Social networks superpower
May 13, 2019, turned out to be quite nervous for many UK’s Metro Bank’s clients who rushed to withdraw their money on swiftly spreading news that bank is about to collapse and to repeat the fate of Northern Rock. The anxiety was also shared by the shareholders seeing the stock collapse by 11% and the bank managers, who were helpless trying to stop fake news overwhelming WhatsApp and other social media. Story ended happily just resulting in time loss for many clients that were standing in the queues.
Another story is about Ocean Spray, share price of which has doubled overnight, and it has gained recognition worth millions of dollars while not spending a penny on advertising. The success was attributed to the video by potato worker Nathan Apodaca sipping Ocean Spray while riding the skateboard: link to video. The video went viral on TikTok, causing extreme popularity of both the drink and the decades-old song in just a couple of days.
The power of social networks in its utmost manifestation is very well seen if you check out the reaction to Elon Musk’s tweets: soaring and plummeting cryptocurrencies, such as Bitcoin and Doge, or jumping prices of Signal (the company, which, by the way, was mistakenly perceived by users as messaging app Musk meant in his tweet) and Tesla. Having broad audience on social networks (60mn following Musk on Twitter), it has never been easier, faster and cheaper to reach so many people at once.
There are 4.3bn active social media users, which is 55% of total world’s population indicating unquestionable dominance of social networks. The key question now is whether the firms are able to use the benefits provided by social networks, and whether investors are able to benefit from the transparency welcomed and unwelcomed by the companies.
Demand for transparency
Social networks to a great extent stimulate transparency, and even if the company is not proactively being open and honest, the users will be there to ‘help’, whether it is going to be positive or negative publicity. Just as recently happened to Nestle, when FT journalists based on company’s internal documents revealed that 70% of its products are classified as junk food, while the company was claiming itself to be supporting healthier diets and ex-CEO characterized Nestle as “nutrition, health and wellness company”.
Usually consumers highly value transparency and authenticity. The research shows that when brands are transparent, 9 in 10 people are ready to give them second chance after bad experience, and 85% are ready to stick with them during critical times. What is more, 73% of consumers are willing to pay more for the products that guarantee full transparency, which evidently is an obvious pathway to the increased margins.
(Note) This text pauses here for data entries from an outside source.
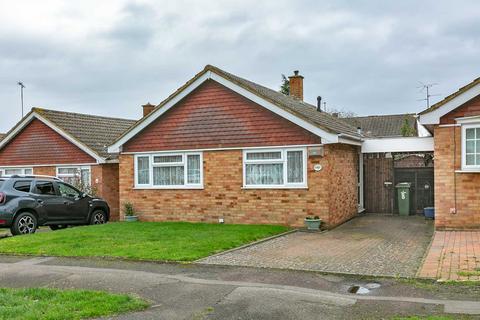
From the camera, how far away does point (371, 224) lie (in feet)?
52.4

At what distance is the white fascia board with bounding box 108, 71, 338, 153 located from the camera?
14.7 meters

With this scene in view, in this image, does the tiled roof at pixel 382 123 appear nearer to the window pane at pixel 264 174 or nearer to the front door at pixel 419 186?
the front door at pixel 419 186

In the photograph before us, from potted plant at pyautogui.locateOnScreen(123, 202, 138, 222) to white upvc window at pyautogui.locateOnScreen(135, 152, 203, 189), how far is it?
0.73 metres

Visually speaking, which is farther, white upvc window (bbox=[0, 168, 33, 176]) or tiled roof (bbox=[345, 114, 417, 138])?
tiled roof (bbox=[345, 114, 417, 138])

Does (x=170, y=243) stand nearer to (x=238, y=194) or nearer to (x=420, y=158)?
(x=238, y=194)

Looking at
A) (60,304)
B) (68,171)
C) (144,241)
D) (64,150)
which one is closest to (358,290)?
(60,304)

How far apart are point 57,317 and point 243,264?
412cm

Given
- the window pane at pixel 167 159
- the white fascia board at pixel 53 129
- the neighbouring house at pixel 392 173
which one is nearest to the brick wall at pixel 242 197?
the window pane at pixel 167 159

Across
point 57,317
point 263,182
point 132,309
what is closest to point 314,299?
point 132,309

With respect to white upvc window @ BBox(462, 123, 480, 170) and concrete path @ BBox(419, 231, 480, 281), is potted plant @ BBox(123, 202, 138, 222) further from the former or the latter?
white upvc window @ BBox(462, 123, 480, 170)

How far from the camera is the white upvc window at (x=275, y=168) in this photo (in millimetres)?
15328

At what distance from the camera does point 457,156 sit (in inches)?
535

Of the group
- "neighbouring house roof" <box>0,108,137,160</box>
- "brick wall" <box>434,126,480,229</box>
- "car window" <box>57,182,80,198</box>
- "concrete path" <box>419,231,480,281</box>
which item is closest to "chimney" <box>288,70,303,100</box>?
"neighbouring house roof" <box>0,108,137,160</box>

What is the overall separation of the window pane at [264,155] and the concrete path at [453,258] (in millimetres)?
5037
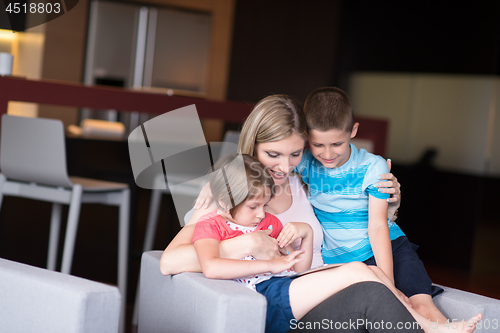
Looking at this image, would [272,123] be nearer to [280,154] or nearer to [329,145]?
[280,154]

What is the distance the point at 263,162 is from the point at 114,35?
13.3 ft

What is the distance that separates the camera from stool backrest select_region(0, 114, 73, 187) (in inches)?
87.8

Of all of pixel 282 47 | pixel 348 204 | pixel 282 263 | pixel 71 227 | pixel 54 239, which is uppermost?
pixel 282 47

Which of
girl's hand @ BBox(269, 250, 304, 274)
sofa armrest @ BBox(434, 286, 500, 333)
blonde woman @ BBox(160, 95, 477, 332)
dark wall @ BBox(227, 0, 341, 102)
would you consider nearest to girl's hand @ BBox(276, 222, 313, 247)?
blonde woman @ BBox(160, 95, 477, 332)

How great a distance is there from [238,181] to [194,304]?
0.35 m

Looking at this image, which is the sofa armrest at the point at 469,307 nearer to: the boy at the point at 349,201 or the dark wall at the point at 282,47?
the boy at the point at 349,201

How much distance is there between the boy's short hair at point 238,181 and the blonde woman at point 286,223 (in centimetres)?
8

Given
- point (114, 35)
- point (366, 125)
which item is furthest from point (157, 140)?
point (114, 35)

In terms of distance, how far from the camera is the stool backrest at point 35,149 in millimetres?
2230

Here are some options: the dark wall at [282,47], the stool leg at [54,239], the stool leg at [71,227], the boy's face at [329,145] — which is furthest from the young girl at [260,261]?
the dark wall at [282,47]

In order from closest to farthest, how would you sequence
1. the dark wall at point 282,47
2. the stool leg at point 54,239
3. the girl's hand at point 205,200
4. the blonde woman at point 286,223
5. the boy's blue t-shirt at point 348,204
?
1. the blonde woman at point 286,223
2. the girl's hand at point 205,200
3. the boy's blue t-shirt at point 348,204
4. the stool leg at point 54,239
5. the dark wall at point 282,47

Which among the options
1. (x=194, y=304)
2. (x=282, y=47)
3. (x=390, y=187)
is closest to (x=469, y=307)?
(x=390, y=187)

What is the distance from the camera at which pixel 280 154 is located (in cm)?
165

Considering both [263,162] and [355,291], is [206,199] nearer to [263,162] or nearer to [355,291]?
[263,162]
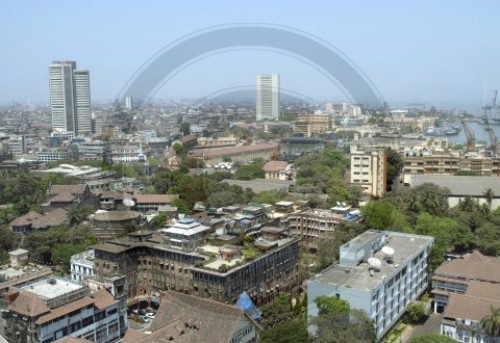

Transparency and higher margins
We have tested this claim by analyzing corporate publicity on the respective Twitter accounts. We took number of Twitter posts of the consumer companies as a proxy for corporate openness and transparency. The frequency of posts was put in the context of the margins to see if the companies are able to monetize their transparency and advertising on social networks.
Fig.1: Publicity on corporate Twitter account vs. Profit margin
Source: Alphinox, Astutex, Reuters, Twitter
The chart on fig. 1 illustrates the ability of the companies, being more active on Twitter, to charge higher premiums for their marketed products. Above average gross and operating margins are more so the charachteristics of companies that, on average, are more frequent publishers than the ones being less active on social media platform.
Corporate culture and stock performance
There is not only demand for radical transparency with regard to product marketing. Social networks now carry responsibility for the unprecedented number of leaks and the inside culture. Negative posts on working conditions and corporate culture are quickly spreading around, which makes it very expensive for the company to hide bad practices.
Recognizing the power of an ordinary person amplified by social networks, companies and investors do care about the corporate culture quality as the truth may come out any time. Our analysis, as depicted on fig. 2, shows the correlation between the quality of corporate culture based on Glassdoor assessment and the stock performance: higher quality of corporate standards set by the companies obviously are acknowledged by the investors, understanding the materiality of reputational risk and influence of corporate culture on long-term business success.
Fig.2: Corporate culture based on Glassdoor rating (quartile 4- the best) vs. 3Y Stock performance
Source: Alphinox, Astutex, Reuters, Glassdoor
What’s in there for Quality stocks?
Traditionally, we have considered how well the companies classified as quality stocks “behaved” in social media and whether their high financial rating complies with high corporate culture standards as assesed by their employees. Once again, we looked at Twitter activity of companies based on their quality status. The difference between quality and non-quality is evident (fig. 3): quality companies tend to be more open on this social media as compared to non-quality firms.
Fig.3: Publicity on corporate Twitter account vs. Company’s quality status
Source: Alphinox, Astutex, Reuters, Twitter
We strongly believe that good financial conditions is a consequence of long-term commitment to good corporate culture, governance and wise marketing, which allows the company to stay in the top-performers league for long-term. Excellent corporate culture ratings (52% of quality companies are found in quartile 4 according to Glassdoor rating) support this statement.